[Bese-devel] UCW and Unicode

Wed Nov 9 13:45:12 UTC 2005

Marco:
> Jan Rychter <jan at rychter.com> writes:
> > I tried to use UCW in an application with Unicode content. It turns out
> > that there are some problems.
> >
> > First, logging with loglevel +dribble+ won't work, as the logging stream
> > isn't able to accept utf-8. 
> 
> is adding an :external-format parameter to the stream-log-appender
> class enough? (this would then get passed to with-open-file)

Not really, because things like image uploads will mess up the stream
format anyway, resulting in an ugly crash. Basically, logging all
received content isn't such a great idea.

> > Second, <:as-html escapes non-ascii characters, which really isn't
> > what you normally want. 
> 
> the html escaping is handled by the WRITE-AS-HTML function in arnesi,
> can you suggest the changes we need? we already have code which always
> uses write-char (as opposed to escaping) on unicode sbcl.

> > Third (and perhaps this is a result of the above) textarea interface
> > element escapes non-ascii input as well, so you get escaped
> > characters in your lisp strings.

Ok, I have to admit: I was wrong -- it isn't as-html's nor other
widget's fault. These things are tough to debug. It turns out that it
was really the browser that was doing the escaping, confusingly -- only
sometimes.

After fixing HTTP headers to include information about an utf-8 encoding
things look much better. (BTW -- how do I tell a template-component
about what content-type to use in HTTP headers? Apart from an render
:around and using internal UCW functions?)

So, I've gotten most things to work, except for one: uploads. These will
not work, as there is a fundamental assumption within UCW that we can
assume the stream format for an incoming request.

Unfortunately, after we do a:
  (setf (external-format-for :http)  :utf-8-unix)      
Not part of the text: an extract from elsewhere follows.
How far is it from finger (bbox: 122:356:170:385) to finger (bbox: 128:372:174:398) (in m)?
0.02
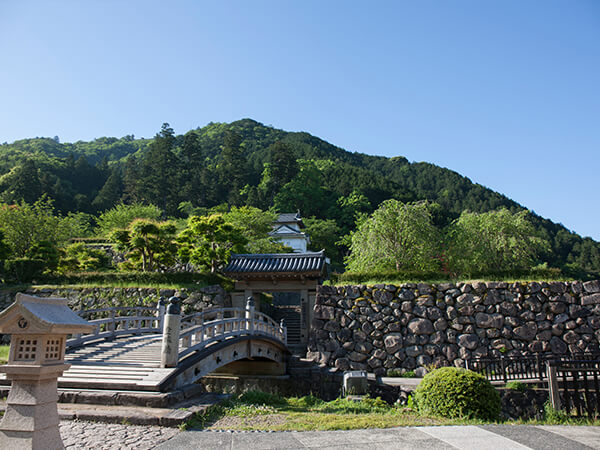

things will break, because browsers will send binary data in multiparts,
which will be non-UTF-8-conforming and will break things.

Solving this isn't obvious -- we'd need to parse multipart content using
a "safe" stream format (byte-oriented) and then probably create other
streams which are utf-8, with request parts. Or do away with the stream
metaphor alltogether and just work on in-memory request data (we store
all request data anyway in mod-lisp).

--J.